Security Basics mailing list archives

Re: security in P2P


From: "Rajiv D" <rajiv.ceh () gmail com>
Date: Sun, 29 Jul 2012 08:09:54 +0000

I agree to what Jeff said that MD5 is broken way long time. However we don't see this much in local campuses. Only 
sophisticated or motivated crackers use these to get through to their victim. 

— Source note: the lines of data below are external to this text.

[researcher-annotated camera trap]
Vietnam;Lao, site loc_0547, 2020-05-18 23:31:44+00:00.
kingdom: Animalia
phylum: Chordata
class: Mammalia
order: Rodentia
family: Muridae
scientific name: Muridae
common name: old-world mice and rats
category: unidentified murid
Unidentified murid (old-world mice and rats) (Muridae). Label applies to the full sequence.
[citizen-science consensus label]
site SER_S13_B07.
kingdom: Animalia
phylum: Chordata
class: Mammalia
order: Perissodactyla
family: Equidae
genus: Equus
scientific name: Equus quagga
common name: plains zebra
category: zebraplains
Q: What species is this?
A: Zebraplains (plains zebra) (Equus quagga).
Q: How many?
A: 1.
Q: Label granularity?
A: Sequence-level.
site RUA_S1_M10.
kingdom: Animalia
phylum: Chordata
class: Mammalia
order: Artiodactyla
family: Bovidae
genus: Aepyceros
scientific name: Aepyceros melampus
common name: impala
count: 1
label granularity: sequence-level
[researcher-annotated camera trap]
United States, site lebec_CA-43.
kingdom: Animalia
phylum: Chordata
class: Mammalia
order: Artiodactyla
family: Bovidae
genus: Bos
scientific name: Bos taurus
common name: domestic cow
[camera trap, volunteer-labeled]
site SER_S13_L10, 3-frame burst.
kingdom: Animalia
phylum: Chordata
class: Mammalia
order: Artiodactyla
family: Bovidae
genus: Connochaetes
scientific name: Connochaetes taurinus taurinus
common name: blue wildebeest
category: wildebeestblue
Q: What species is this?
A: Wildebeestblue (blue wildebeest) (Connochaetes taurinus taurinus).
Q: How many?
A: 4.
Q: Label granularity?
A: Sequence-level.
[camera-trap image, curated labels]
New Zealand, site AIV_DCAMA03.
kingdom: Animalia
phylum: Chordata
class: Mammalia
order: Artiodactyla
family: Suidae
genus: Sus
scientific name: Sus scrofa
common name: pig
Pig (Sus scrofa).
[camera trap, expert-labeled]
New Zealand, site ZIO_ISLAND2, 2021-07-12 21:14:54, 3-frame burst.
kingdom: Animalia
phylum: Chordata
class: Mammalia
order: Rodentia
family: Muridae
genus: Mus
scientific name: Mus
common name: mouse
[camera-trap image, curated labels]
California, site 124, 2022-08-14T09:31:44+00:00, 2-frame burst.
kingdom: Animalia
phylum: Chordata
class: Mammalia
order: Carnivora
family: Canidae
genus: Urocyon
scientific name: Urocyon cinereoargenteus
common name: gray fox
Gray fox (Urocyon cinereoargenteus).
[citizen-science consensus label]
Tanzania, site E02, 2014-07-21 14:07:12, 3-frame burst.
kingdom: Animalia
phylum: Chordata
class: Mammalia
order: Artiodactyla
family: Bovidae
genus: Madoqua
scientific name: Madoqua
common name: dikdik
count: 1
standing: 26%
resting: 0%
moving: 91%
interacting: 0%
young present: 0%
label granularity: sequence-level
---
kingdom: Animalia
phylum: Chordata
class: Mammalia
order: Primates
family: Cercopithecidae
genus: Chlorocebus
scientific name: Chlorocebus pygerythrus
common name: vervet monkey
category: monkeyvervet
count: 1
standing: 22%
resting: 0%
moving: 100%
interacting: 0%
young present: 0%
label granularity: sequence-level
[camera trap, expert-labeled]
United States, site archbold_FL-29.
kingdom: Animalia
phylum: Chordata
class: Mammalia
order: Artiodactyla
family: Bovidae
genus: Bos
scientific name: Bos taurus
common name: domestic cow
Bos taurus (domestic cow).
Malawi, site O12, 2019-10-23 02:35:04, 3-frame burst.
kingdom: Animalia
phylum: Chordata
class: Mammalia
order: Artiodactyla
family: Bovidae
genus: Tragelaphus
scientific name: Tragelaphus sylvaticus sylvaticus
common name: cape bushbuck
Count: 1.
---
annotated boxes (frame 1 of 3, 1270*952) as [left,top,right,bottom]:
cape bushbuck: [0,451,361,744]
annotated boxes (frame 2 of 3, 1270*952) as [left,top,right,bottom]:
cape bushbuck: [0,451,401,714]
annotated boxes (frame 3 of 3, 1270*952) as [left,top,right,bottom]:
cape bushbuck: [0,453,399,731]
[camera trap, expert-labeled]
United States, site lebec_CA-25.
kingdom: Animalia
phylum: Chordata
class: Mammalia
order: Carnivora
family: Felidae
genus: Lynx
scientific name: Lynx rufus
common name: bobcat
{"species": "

One more thing is P2P use chunks and uses these combination to club the full file. If one of the chunk is of wrong size 
or is simply invalid. The P2P download stops saying size mismatch etc. 
 
-- Rajiv

-----Original Message-----
From: Jeffrey Walton <noloader () gmail com>
Date: Sat, 28 Jul 2012 19:19:02 
To: <rajiv.ceh () gmail com>
Reply-To: noloader () gmail com
Cc: Pratik Narang<pratik.cse.bits () gmail com>; <listbounce () securityfocus com>; <security-basics () securityfocus 
com>
Subject: Re: security in P2P

On Fri, Jul 27, 2012 at 1:00 PM, Rajiv D <rajiv.ceh () gmail com> wrote:
Hi Pratik,

P2P systems uses what is called hashing.  Before you can share it on the network it should be hashed. P2P generally 
uses MD5. So any file that you are downloading should have same hash in all the peers. So if two users have the EXACT 
same file then only the hash will match and it will be downloaded from them. If some malware has been Introduced in 
the file then the hash will change and it will be treated as a separate file. The real problem comes when you 
download from a user and that particular file is malicious. In that case any HIPS can help you out.

Not necessarily - MD5 is broken and should not be used. The same file
will hash to the same digest (expected); and different files can hash
to the same digest (unexpected). Confer: Flame and the chosen prefix
collision attack.

Will anyone be surprised when tripwire-like programs are defeated by a
sophisticated attacker?

Jeff

-----Original Message-----
From: Pratik Narang <pratik.cse.bits () gmail com>
Sender: listbounce () securityfocus com
Date: Fri, 27 Jul 2012 12:38:37
To: <security-basics () securityfocus com>
Subject: security in P2P

Hi all,

Consider a situation involving (only) Peer to Peer traffic in a small
or medium sized network.

Peer A does a search for file qwerty.mp3, and then starts pulling the
file, in pieces, from different Peers- B, C, D and E.

Now say Mr. C is a malicious peer, and the file at his end contains a
malware/virus/trojan etc. Or better still, Mr. C decides to target
peer A and injects a malware/trojan etc. into one of the pieces of the
file.

As a network admin, what one may do that innocent peers like A are
protected from such situations. I need a solution involving use of
IDS/IPS with signature based and/or anomaly based detection.

Kindly do not suggest actions or measures relating to the end user.
Whatever has to be done, must be done in the network design/plan- say
use Snort or some other IDS/IPS and write rules to an Open source
firewall using the IDS/IPS for this specific scenario.